U.S. Supreme Court Justice Anthony Kennedy told a Harvard Law School audience that government employees with religious convictions about marriage should resign.
The Ronald Reagan appointee said on Wednesday that if a public official has a moral objection to homosexuality, he must either follow the law or quit public service.
The judge’s comment came in answer to a question a student asked about government officials who disagree with the Supreme Court’s decisions on gay marriage, or abortion, and if those citizens have the constitutional right to act according to their sincerely held moral beliefs.
Kennedy replied that no, they do not have the right to refuse to comply with the law.
Curiously, Kennedy cited as buttressing his point the fact that few judges resigned under the Third Reich. “How many judges, do you think, resigned in the Third Reich?” Kennedy asked, to the response of silence in the great hall. He answered his own question by raising three fingers.
At one point, his words made quitting sound noble: “Great respect, it seems to me, has to be given to people who resign rather than do something they view as morally wrong, in order to make a point.”
The justice admitted that Christians who must “enforce a law that they believe is morally corrupt” face “difficult moral questions.” “However,” he said, “the rule of law is that, as a public official, in performing your legal duties, you are bound to enforce the law.”
Responses from Christian leaders noted the irony of saying that for public employees, the moral thing to do is follow immorality.
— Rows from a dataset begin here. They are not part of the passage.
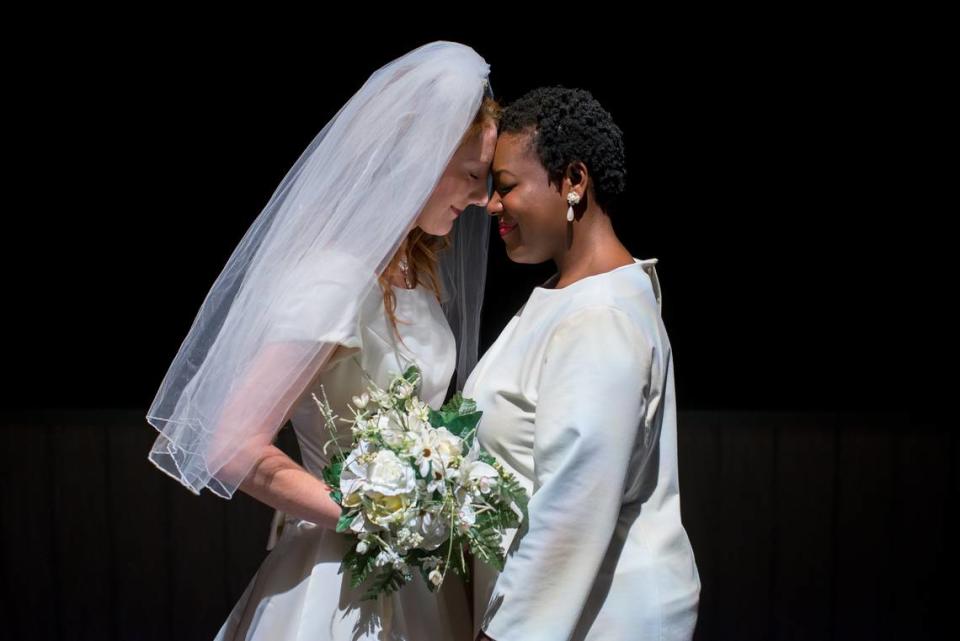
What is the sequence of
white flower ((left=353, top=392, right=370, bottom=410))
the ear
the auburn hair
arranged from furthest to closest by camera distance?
the auburn hair
the ear
white flower ((left=353, top=392, right=370, bottom=410))

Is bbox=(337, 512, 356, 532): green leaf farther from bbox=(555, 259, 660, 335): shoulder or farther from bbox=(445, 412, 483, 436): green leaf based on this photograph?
bbox=(555, 259, 660, 335): shoulder

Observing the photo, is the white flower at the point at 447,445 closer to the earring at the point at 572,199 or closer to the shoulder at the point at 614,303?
the shoulder at the point at 614,303

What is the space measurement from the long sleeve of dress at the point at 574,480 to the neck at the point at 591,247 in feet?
0.58

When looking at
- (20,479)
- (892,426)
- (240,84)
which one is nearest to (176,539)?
(20,479)

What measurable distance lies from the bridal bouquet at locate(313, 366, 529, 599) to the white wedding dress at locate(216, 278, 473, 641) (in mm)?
113

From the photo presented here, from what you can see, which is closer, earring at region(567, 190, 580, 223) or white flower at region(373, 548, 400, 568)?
white flower at region(373, 548, 400, 568)

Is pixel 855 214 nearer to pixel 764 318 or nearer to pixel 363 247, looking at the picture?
pixel 764 318

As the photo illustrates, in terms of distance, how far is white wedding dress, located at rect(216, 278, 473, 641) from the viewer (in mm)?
1496

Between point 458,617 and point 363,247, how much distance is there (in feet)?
1.91

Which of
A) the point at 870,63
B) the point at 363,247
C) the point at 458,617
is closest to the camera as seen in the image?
the point at 363,247

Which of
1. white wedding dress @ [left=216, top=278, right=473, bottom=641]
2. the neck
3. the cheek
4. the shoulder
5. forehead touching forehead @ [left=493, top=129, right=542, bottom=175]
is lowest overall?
white wedding dress @ [left=216, top=278, right=473, bottom=641]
Kennedy made no mention of religious convictions as actual, universal truths.
Liberty Counsel Chairman Mat Staver commented to LifeSiteNews, “Unjust laws should be resisted.” “The history of the United States includes non-compliance, even by presidents, to immoral laws.”
Staver told LifeSiteNews, “Religious freedom and conscience should be protected.” In fact, Staver said, morality requires the reverse of what Kennedy advocated. “Justices or judges who disregard the Constitution and impose their own will should resign.”
Gay activists were quick to applaud. The online journal The New Civil Rights Movement reported that Justice Kennedy “left no wiggle room for the ‘religious accommodation’ the renegade Kentucky clerks are demanding for themselves.”